[PATCH] fix improper return of local sender TID in propagated IPC

View: New views
3 Messages — Rating Filter:   Alert me  

[PATCH] fix improper return of local sender TID in propagated IPC

by Kalle A. Sandstrom :: Rate this Message:

Reply to Author | View Threaded | Show Only this Message


The attached patch[1] fixes a problem where a recipient may get the thread
ID of a propagating thread rather than the propagator's VirtualSender TCR.

This misbehaviour was observed when the propagator and the recipient were in
one address space and the original sender was in another, and the propagator
went through a blocking send phase to deliver the message. The issue was
that at the end of the last function in kernel/src/api/v4/ipc.cc,
from_tcb->get_global_id() was used interchangeably with
current->get_partner() when in the propagating case they almost certainly
refer to distinct threads.

As for why this was only observed in a blocking-send case and not in the
non-blocking case, I have no idea. I only drilled down from the return value
observed by the recipient, and correcting it seemed the right thing to do.

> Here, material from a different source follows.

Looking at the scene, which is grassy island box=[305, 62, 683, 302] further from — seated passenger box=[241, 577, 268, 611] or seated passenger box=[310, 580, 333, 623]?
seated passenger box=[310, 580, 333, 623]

The changeset also enforces, using an ASSERT(), the notion that the virtual
sender in IPC propagation is always identified by global TID. This is
supported by lines 313-329 in kernel/src/api/v4/ipc.cc, which silently
disables[2] propagation if VirtualSender is not a global TID (as a local TID
cannot be equal to the result of get_global_id() of the virtual sender's
tcb_t).

As requiring that the VirtualSender TCR always contain a global TID when
propagation is specified in the message tag, I'd like to recommend that the
L4.X2 spec be revised accordingly.


If it matters for a short patch like this, the attached changeset is
licensed under the two-clause BSD license as given at the start of the
source file it modifies.


[1] hg bundle -- I hope this is the correct format

[2] IMO, silently disabling propagation is the wrong thing to do as it tells
    the sender that the IPC operation succeeded as specified when it did
    not. This behaviour also diverges from that of Pistachio 0.4 .

--
Kalle A. Sandstro"m                                        ksandstr@...
746B 4B14:              BFB5 6D3B 0758 CFBE 11F9  DF41 4C28 67FB 746B 4B14
void *truth = &truth;                              http://ksandstr.iki.fi/


pistachio-propagate-partner-properly.hg (1K) Download Attachment

RE: [PATCH] fix improper return of local sender TID in propagated IPC

by Jan Stoess :: Rate this Message:

Reply to Author | View Threaded | Show Only this Message

Hello Kalle,

Thanks for the patch. It makes sense to me, and I have committed it to the repository. Apparently the local ID logic doesn't handle the propagation case very well.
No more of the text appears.